Luckily for him, Hawkins sells the romance between herself and the monster by only using her expressive face. As he is layered in prosthetic wizardry, Jones is limited to contorting his body, leaving Hawkins to do most of the heavy lifting. She succeeds in making us believe as quickly as we do that they are star-crossed lovers separated by oceans who finally meet each other.
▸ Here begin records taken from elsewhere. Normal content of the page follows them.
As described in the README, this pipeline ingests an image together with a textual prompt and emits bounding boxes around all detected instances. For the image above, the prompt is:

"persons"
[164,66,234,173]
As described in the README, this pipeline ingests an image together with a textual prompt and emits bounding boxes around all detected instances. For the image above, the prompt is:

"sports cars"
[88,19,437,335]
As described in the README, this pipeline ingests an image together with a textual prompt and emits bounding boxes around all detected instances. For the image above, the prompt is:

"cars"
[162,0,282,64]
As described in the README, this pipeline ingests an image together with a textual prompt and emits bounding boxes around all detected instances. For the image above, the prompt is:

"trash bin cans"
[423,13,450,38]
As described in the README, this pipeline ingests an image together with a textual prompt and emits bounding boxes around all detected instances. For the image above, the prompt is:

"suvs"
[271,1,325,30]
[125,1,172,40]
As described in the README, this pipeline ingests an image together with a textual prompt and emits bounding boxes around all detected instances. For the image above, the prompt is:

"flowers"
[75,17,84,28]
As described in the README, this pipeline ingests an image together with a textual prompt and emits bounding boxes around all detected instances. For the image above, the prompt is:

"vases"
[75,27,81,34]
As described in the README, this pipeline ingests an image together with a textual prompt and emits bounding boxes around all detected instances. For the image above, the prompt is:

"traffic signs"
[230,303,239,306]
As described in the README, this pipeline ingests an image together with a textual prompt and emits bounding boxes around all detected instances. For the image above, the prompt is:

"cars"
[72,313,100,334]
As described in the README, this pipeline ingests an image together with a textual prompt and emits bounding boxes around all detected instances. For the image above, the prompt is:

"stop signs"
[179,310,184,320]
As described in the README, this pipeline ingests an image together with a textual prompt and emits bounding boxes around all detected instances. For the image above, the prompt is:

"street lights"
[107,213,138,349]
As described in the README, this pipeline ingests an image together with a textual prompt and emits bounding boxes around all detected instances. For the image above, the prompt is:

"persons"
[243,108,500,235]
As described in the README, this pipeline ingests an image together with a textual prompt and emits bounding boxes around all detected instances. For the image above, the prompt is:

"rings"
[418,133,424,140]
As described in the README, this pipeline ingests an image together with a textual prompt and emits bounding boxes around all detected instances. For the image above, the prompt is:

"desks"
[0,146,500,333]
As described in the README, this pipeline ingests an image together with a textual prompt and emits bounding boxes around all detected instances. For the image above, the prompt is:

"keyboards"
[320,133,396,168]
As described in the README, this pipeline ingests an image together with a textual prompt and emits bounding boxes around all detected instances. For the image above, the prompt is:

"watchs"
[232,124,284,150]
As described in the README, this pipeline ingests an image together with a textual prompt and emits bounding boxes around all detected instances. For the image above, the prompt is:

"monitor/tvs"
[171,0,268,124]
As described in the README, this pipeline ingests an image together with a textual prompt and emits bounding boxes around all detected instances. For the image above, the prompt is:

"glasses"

The remaining members of their group, Zelda, and Giles (Richard Jenkins), Eliza’s avuncular neighbour, buoy Hawkins’ performance. Spencer, who is seemingly trapped playing the sarcastic black female supporting character, deliciously brings Zelda to life, lending the character a world-weariness that contrasts the ingénue, Eliza. Jenkins is silently heartbreaking as a man who can’t find love and isn’t accepted by society, and he understands that his character’s tendency to be hyper-verbal masks his anxiety. Sadly, Jenkins is given a subplot that feels tangential to the main narrative, a small slip up in del Toro and Vanessa Taylor’s otherwise smart script.

Surprisingly, Spencer and Jenkins bring a lot of humour to the table, complimenting del Toro’s off-kilter sensibilities. A gag with a cat and Jenkins’ subsequent reaction will bring the house down. If anything, The Shape of Water feels like pure cinema. It is sweepingly romantic, filled with tense set pieces like the expertly staged prison break, and it is brave enough to not sink its anti-establishment message.